Tasks to perform →
(A) Please reproduce the forum thread about ordering from Alternative Sporting Services word for word, starting with "Once your item" and going on through "the 5% discount.".
(B) In the forum thread about ordering from Alternative Sporting Services, why did the poster who bought a riser and sight place the order with Alternative rather than LAS? Answer in one to three sentences.
(C) According to the forum thread about ordering from Alternative Sporting Services, what dispatch date did the second email give for the Avalon tec one sight?

Extract provided →
I've purchased a few things from Altservices. Generally prices are lower shipping is more (basically overnight air rates) and you'll pay a bank fee for currency exchange. Can't remember but fee isn't very much like $5 or so. Once you place the order Altservices takes care of the rest

Once your item ships it takes about a week to arrive. I live in Midwest 

Generally the advantage is that Altservices sometimes has items that are not available or out of stock in USA.


----------



## rkumetz (Jun 20, 2014)

I bought a riser, sight and a few other items. The total was high enough that the fee for their frequent buyer club (or whatever they call it) was less than what I saved with the 5% discount.
I ended up saving about 10% from LAS even after shipping.

The reason I make the purchase was that I called LAS to how long the riser would take to get in an out of stock color. The answer was a somewhat ambiguous 3 or 4 weeks. I sent an email to Alternative and they said it was in stock with their supplier so if I placed the order last Friday they would have and ship it by this Wednesday. I received it today. 3 days shipping time.

While I would have preferred to do business here in the US you can't really argue with getting exactly what you want faster and cheaper. \


----------



## Azzurri (Mar 10, 2014)

Tangential point, while looking at the MK limbs a poster mentioned on another thread, the acronym for Alternative Sporting Services was noted.


----------



## mahgnillig (Aug 3, 2014)

Azzurri said:


> Tangential point, while looking at the MK limbs a poster mentioned on another thread, the acronym for Alternative Sporting Services was noted.


That is not a 'thing' in the UK. Although, if their name was Alternative Recurve Sporting Equipment, the average Brit would find it hilarious


----------



## PaulME (Jun 11, 2014)

Just another data point. Ordered a Avalon tec one sight from them as it does not appear available in USA. Ordered it on Nov 18th, confirmation stated expected dispatch date TODAy (way back on the 18th). Nothing showed up, and then today got another email dispatch date Nov 28th.
Had been planning on contacting them as it seemed like it had gone missing.

10 days to get a in stock item out in the mail. So looks like they can be very slow.
Paul

Paul


----------



## caspian (Jan 13, 2009)

I have placed quite a few orders with Alt and never an issue.


----------



## PaulME (Jun 11, 2014)

My assumption is there won't be a real issue asside from them being slow in this case. It can happen. I'd still consider them for small stuff but if I need it in a hurry, local or Lancaster is probably the best bet.
Paul


----------



## PaulME (Jun 11, 2014)

Just for completeness - the sight arrived yesterday. Good condition, packaging was fine.

Short descriptive captions
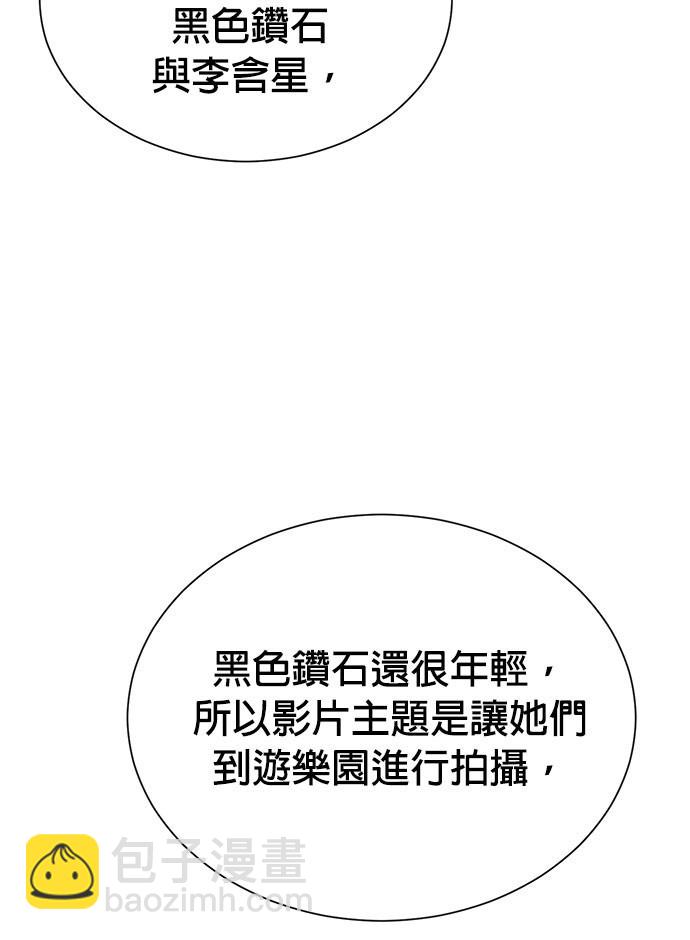 重生製作人 - 第70話(1/4) - 8
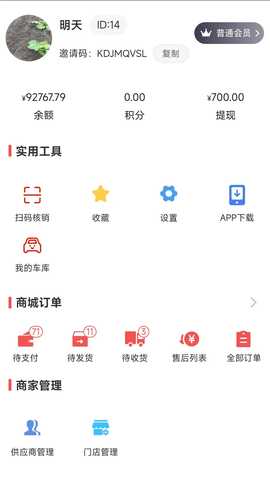 诚达车服 1.0.0 安卓版 2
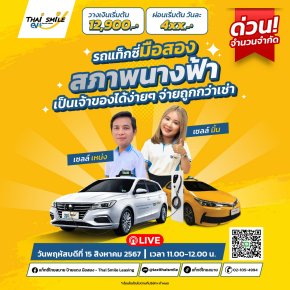 TAXI EV มือสองก็มา! ไทยสมาย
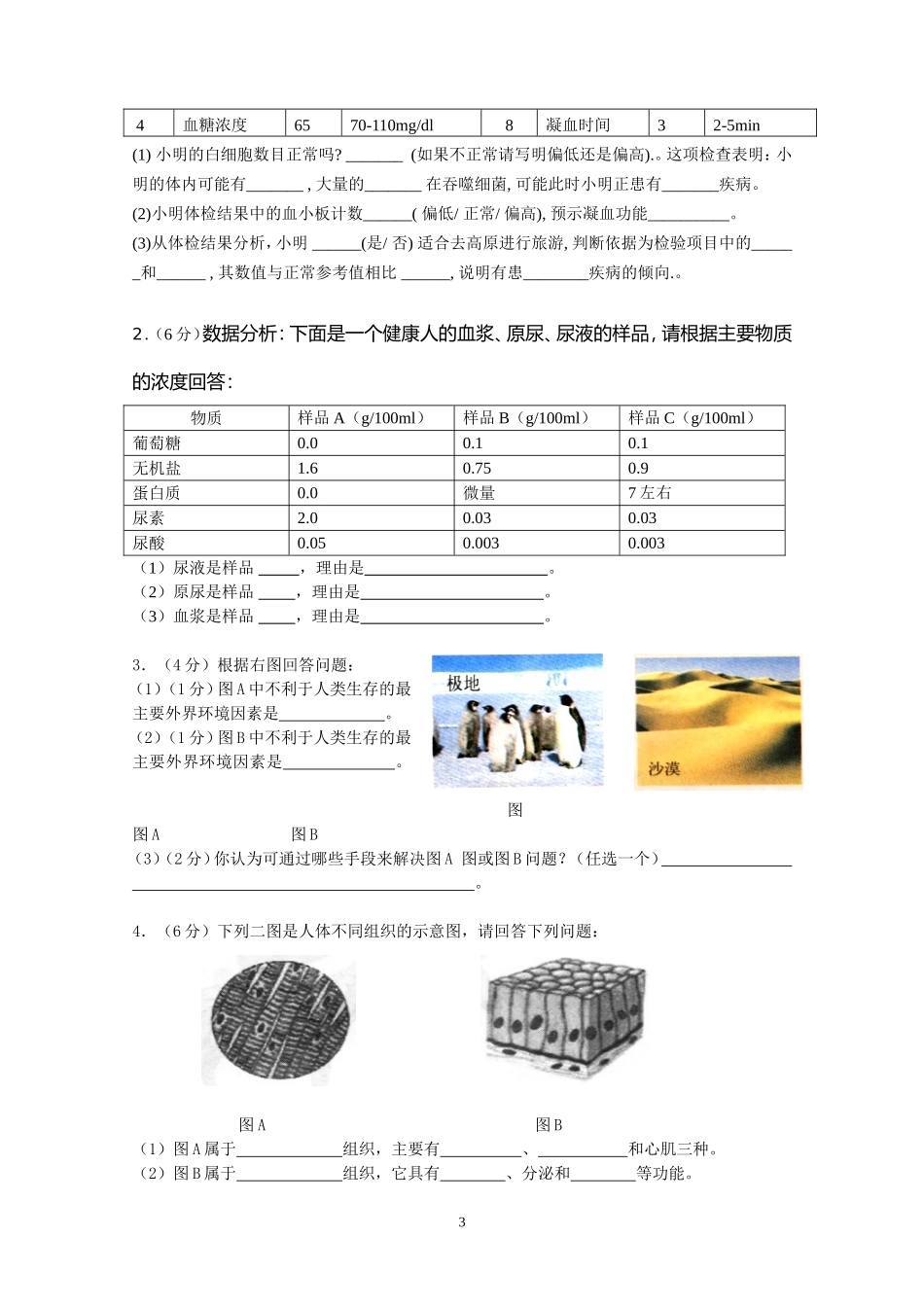 初中生命科学第一章测试试卷_第3页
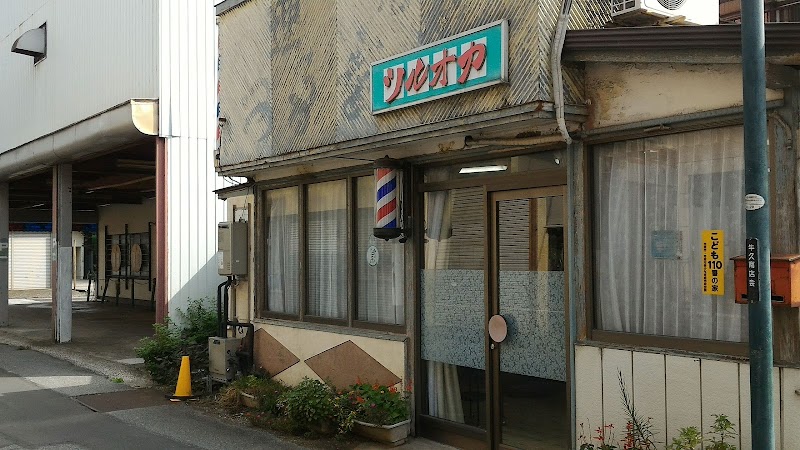 鶴岡理容店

Solution list →
(A)
Once your item ships it takes about a week to arrive. I live in Midwest 

Generally the advantage is that Altservices sometimes has items that are not available or out of stock in USA.


----------



## rkumetz (Jun 20, 2014)

I bought a riser, sight and a few other items. The total was high enough that the fee for their frequent buyer club (or whatever they call it) was less than what I saved with the 5% discount.

(B) LAS gave a somewhat ambiguous estimate of 3 or 4 weeks for the riser in an out-of-stock color. Alternative said it was in stock with their supplier and that an order placed last Friday would ship by Wednesday.

(C) Nov 28th.